------ Data records

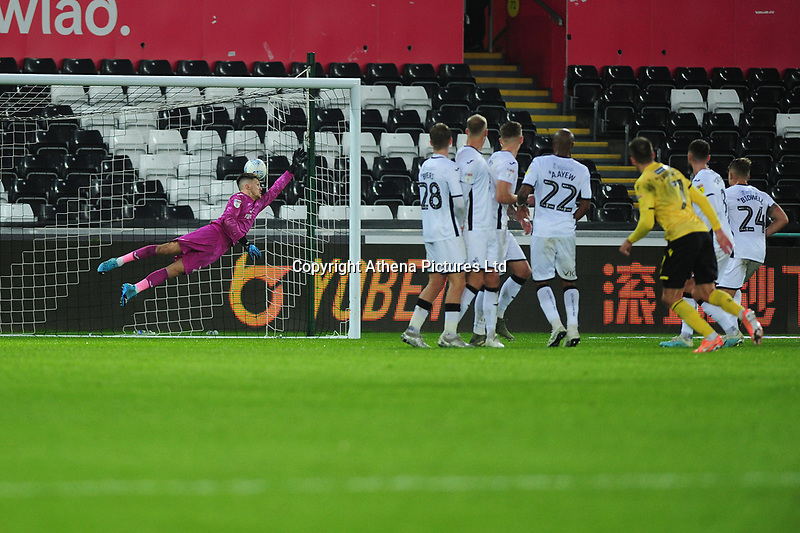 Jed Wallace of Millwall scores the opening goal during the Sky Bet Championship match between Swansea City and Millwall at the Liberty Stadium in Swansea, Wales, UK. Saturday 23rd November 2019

------------
------ Data records

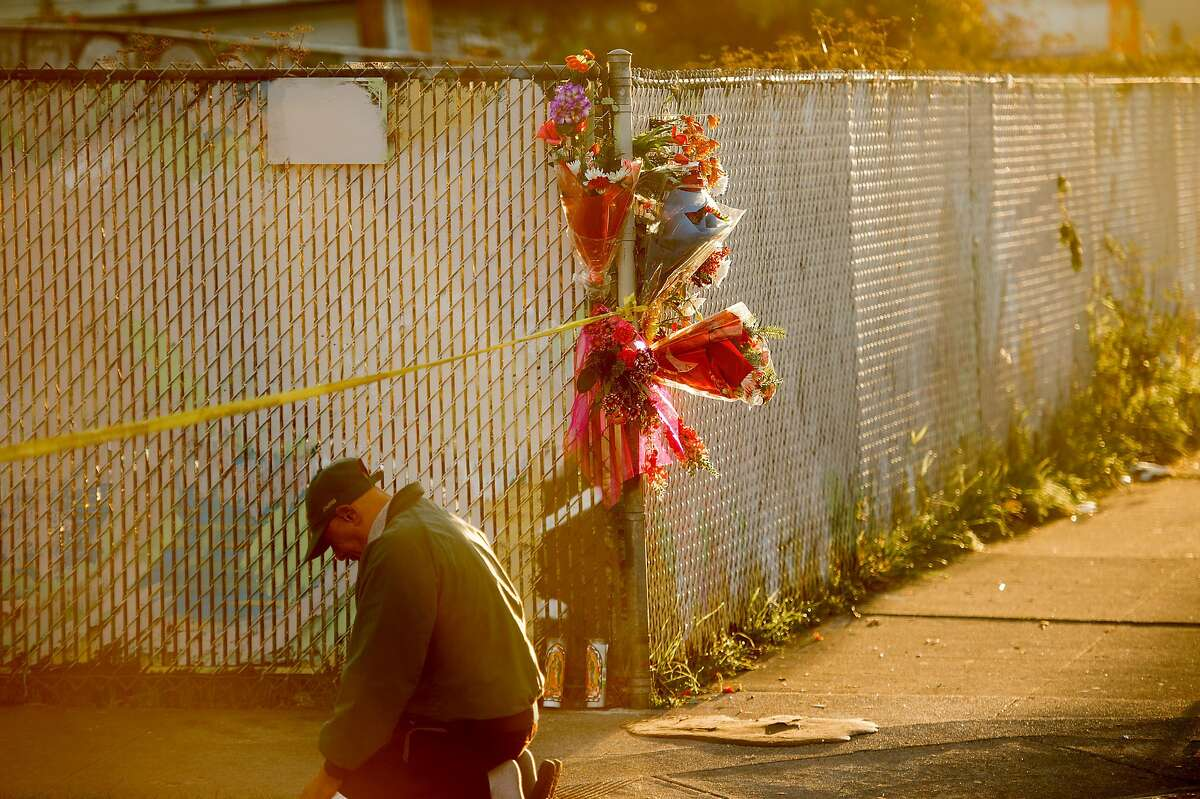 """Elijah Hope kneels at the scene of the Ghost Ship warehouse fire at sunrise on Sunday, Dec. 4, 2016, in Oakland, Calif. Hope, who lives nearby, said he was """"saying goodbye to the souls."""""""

------------
------ Data records

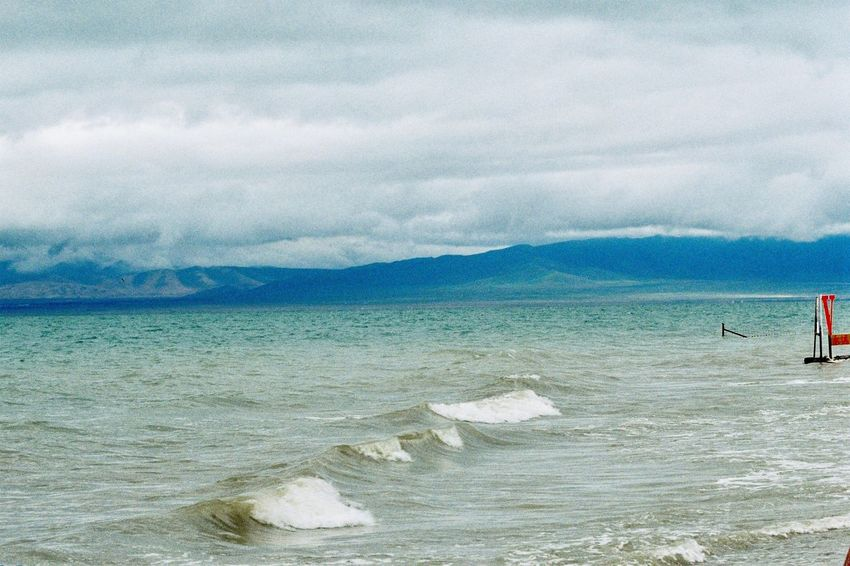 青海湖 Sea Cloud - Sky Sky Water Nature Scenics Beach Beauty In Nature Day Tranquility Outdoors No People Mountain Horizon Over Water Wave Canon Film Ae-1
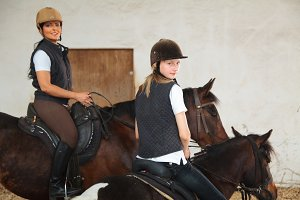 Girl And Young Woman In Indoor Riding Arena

------------

Task directions: Once the line with "青海湖 Sea Cloud" has been found above, output that line and every later line exactly, stopping after the line with "Girl And Young Woman In Indoor Riding Arena", and omit the pictures.

Solution:
 青海湖 Sea Cloud - Sky Sky Water Nature Scenics Beach Beauty In Nature Day Tranquility Outdoors No People Mountain Horizon Over Water Wave Canon Film Ae-1
 Girl And Young Woman In Indoor Riding Arena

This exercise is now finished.